# How to do BLD with Visual Memory



## byu (Apr 1, 2009)

So, Gparker has been telling me for a long time that I should make a video on visual memory for BLD solving. So I made the video, finally. Here it is:






Tell me what you guys think.


----------



## shelley (Apr 2, 2009)

Useful as a walkthrough of how you would memorize a cube. But does anyone really need a tutorial on how to memorize a cube visually? It's the most basic memorization technique that doesn't require any special methods.

Also, get with the times, it's called Classic Pochmann now. Anyone calling it Old Pochmann earns a punch in the face from Stefan.


----------



## Ellis (Apr 2, 2009)

shelley said:


> Anyone calling it Old Pochmann earns a punch in the face from Stefan.



http://www.speedsolving.com/forum/showpost.php?p=136275&postcount=11

Go ahead Stefan, we're waiting


----------



## Gparker (Apr 2, 2009)

shelley said:


> Useful as a walkthrough of how you would memorize a cube. But does anyone really need a tutorial on how to memorize a cube visually? It's the most basic memorization technique that doesn't require any special methods.



I know it helped me because the name "visual" is hard to explain. This is just a walkthrough and i know it helped me alot because i didn't understand it but now i do.


----------



## Chuberchuckee (Apr 2, 2009)

Yeah, I originally though "visual" means memorizing all the stickers on one side, rotating the cube, then repeating for all the sides until you know all the colors on the cube.

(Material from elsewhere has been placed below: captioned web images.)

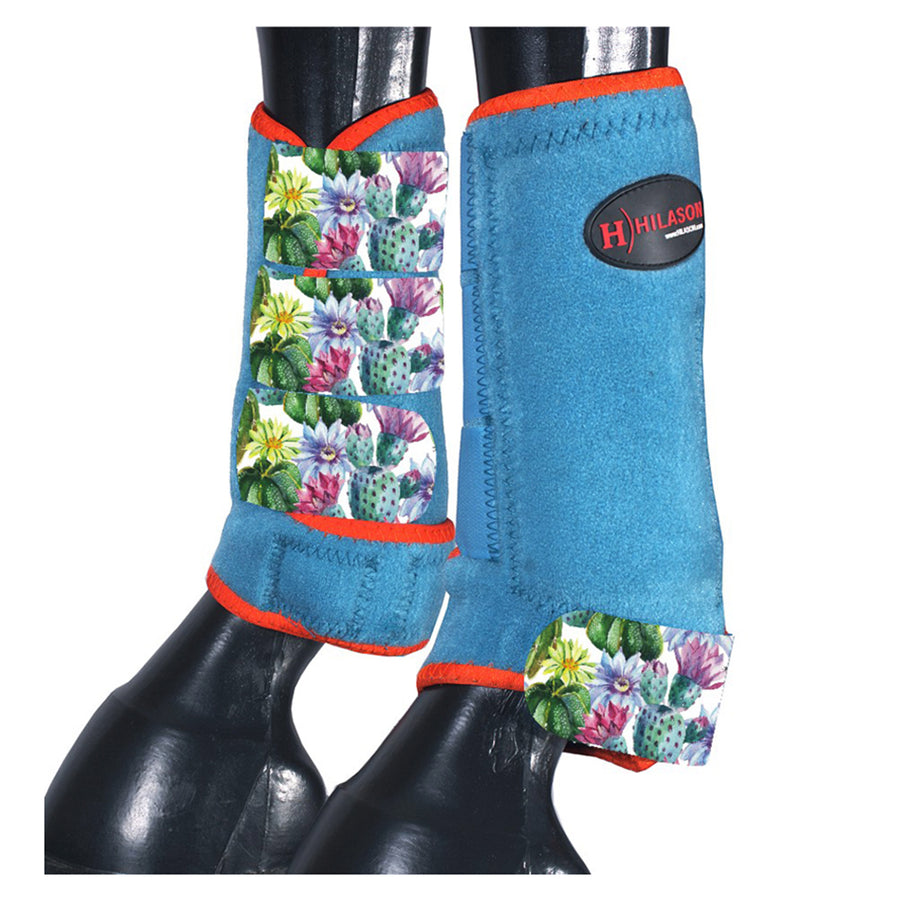 HILASON L M S H. Front Leg Sport Boots| Printed Sport Boots| H. Boots by Hilason – Cowboy and equestrian accessories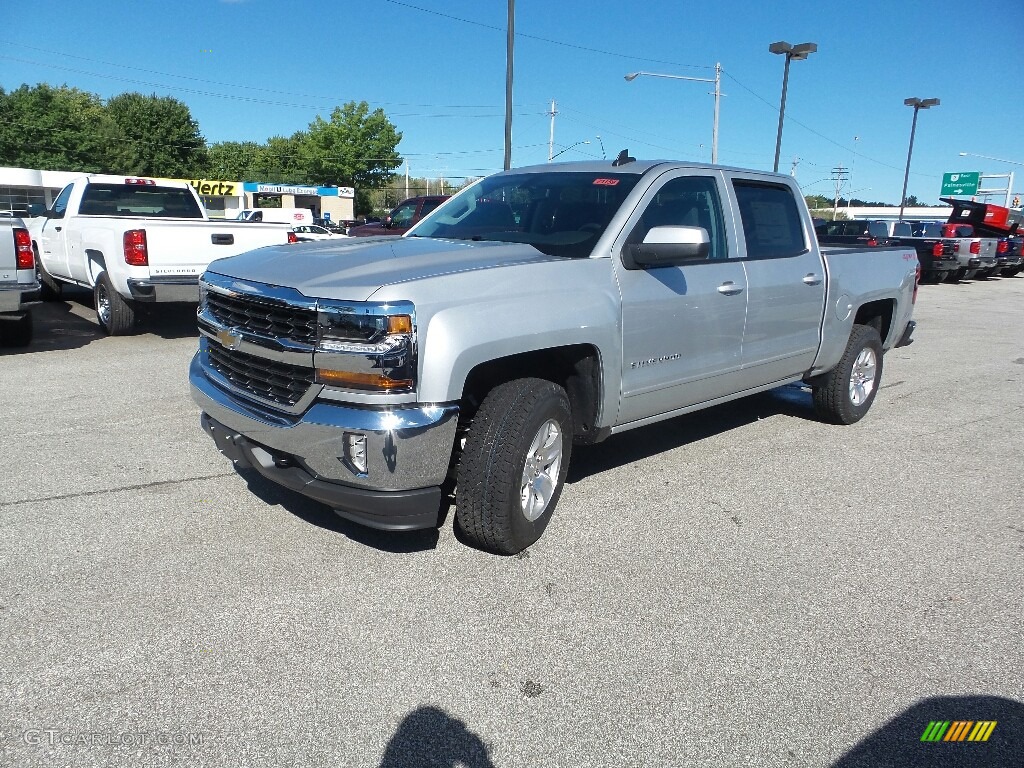 2017 Silverado 1500 LT Crew Cab 4x4 - Silver Ice Metallic / Jet Black photo #1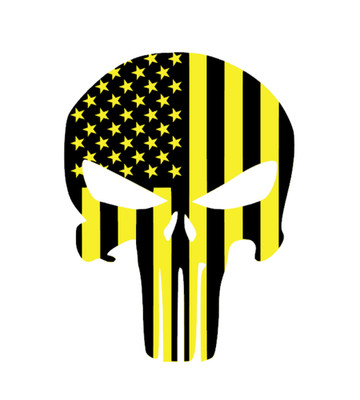 Punisher Skull Flag Decal Vinyl Sticker American Flag - Truck Rear Window, Car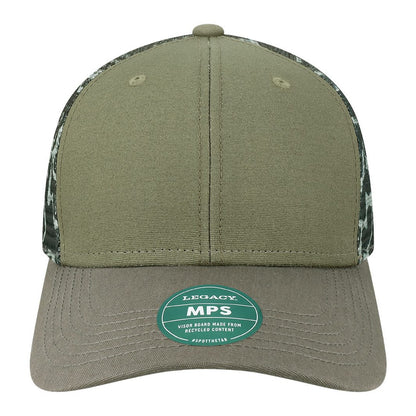 Custom - Legacy MPS Mid-Pro Snapback Trucker - Olive/Grey/Grey Camo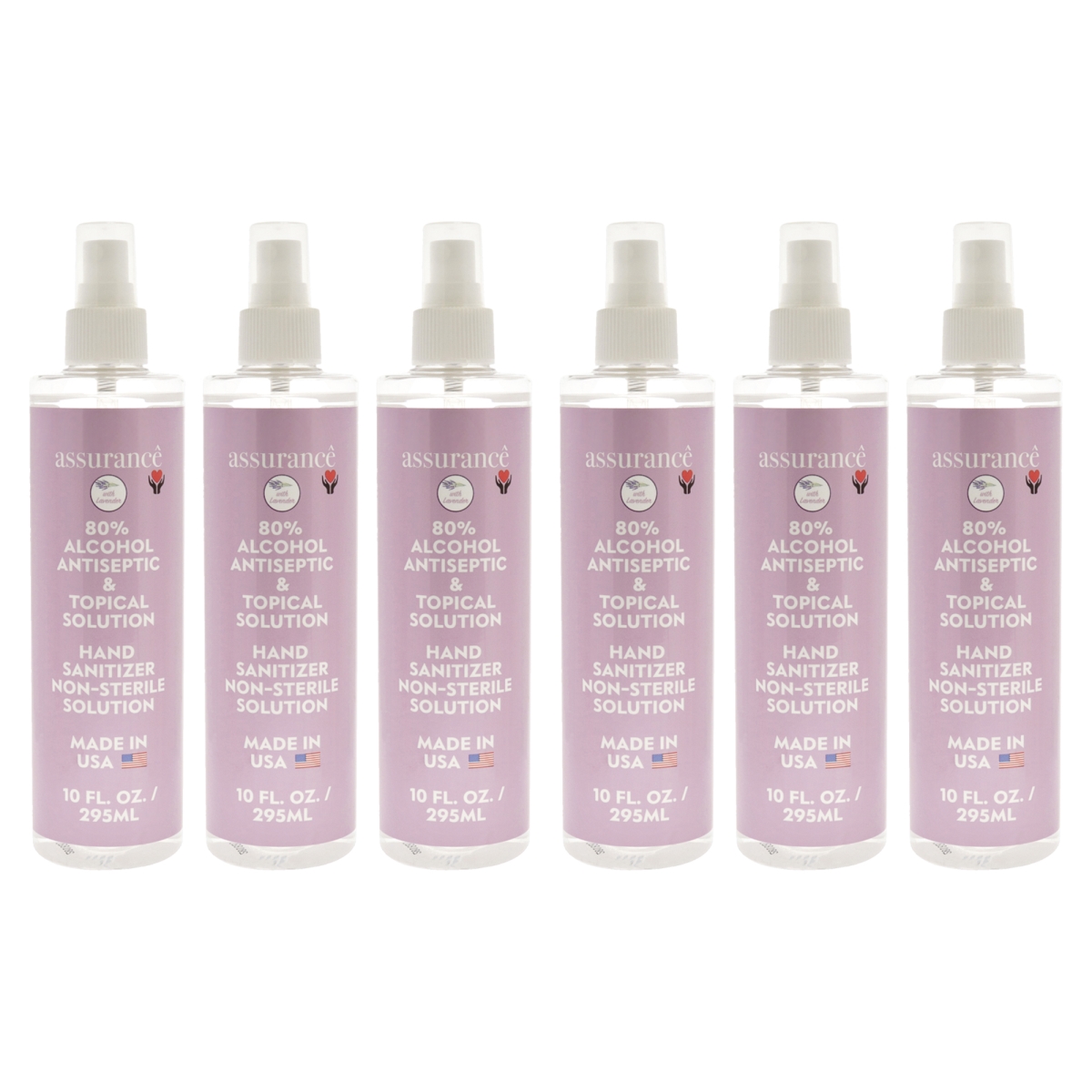 K0007184 10 oz Hand Sanitizer Non-Sterile Solution - Lavender - Pack of 6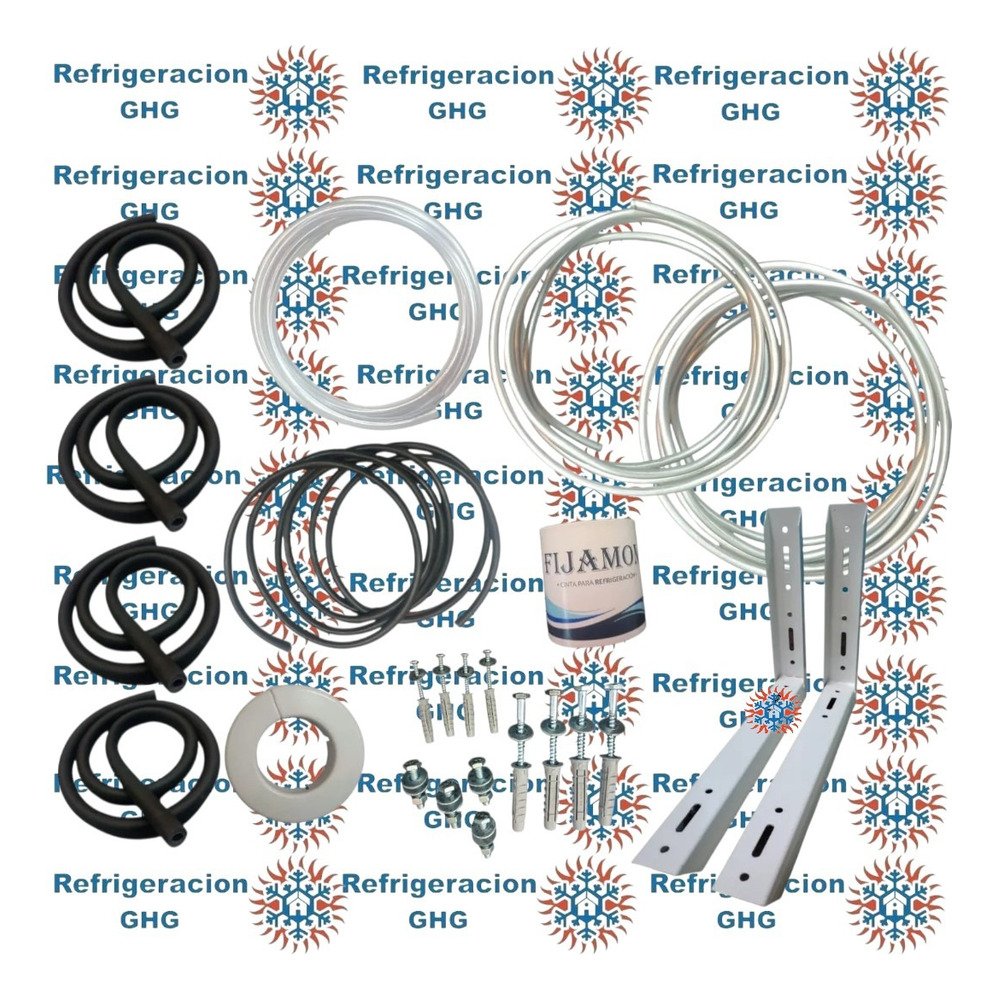 Kit De Instalacion Aluminio 6000fg 2mts Con Mensula Ghg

My preconceptions are badly inaccurate.


So how exactly do you "practice" visual memo? Do you just use it in solves? Or do you have to practice it separately somehow, like Fridrich F2L? For F2L, it's best to practice it by itself because solving the cube over and over again won't improve F2L times effectively; is the same true for visual memo?


----------



## Rubixcubematt (Apr 2, 2009)

Chuberchuckee said:


> Yeah, I originally though "visual" means memorizing all the stickers on one side, rotating the cube, then repeating for all the sides until you know all the colors on the cube.
> 
> My preconceptions are badly inaccurate.
> 
> ...



take memo with visual slowly so that u can memo everything once. continue doing this and then gradually increase the speed u memo. then u will be able 2 memo sub-45


----------



## amostay2004 (Apr 2, 2009)

This motivates me to try visual again. I've tried before but I forget the taps really fast and if I do the same thing for corners I really get confused...


----------



## Chuberchuckee (Apr 2, 2009)

Rubixcubematt said:


> Chuberchuckee said:
> 
> 
> > Yeah, I originally though "visual" means memorizing all the stickers on one side, rotating the cube, then repeating for all the sides until you know all the colors on the cube.
> ...


Thanks for the tips but...

My plan was to practice visual memo by memorizing a few edges and then solving, and then scramble and repeat with even more edges, until I can comfortably memorize and solve all edges blindfolded (using Classic Pochmann). Then, I would practice a few corners, and then more corners, until I can blindsolve all the corners. Then, I would put it all together and solve the entire cube blindfolded.

Is it much better to memorize it all at once instead of practicing first?

Or should I just try a "simpler" memo method like letters?


----------



## Gparker (Apr 3, 2009)

Chuberchuckee said:


> Rubixcubematt said:
> 
> 
> > Chuberchuckee said:
> ...





Do whatever you think you need to do. i know im practicing by doing edges only, corners only kind of stuff. i mainly practice edges because i already used visual corners. and about the letters, its a very good system and its still what i mainly use now. but its tough work if you want to use images(576!) but its well worth it in the end, well atleast it was for me. and its great for multi. but now i have decided to stop using images in single bld solves and every group of 4 letters i just sound it out. its very fast


----------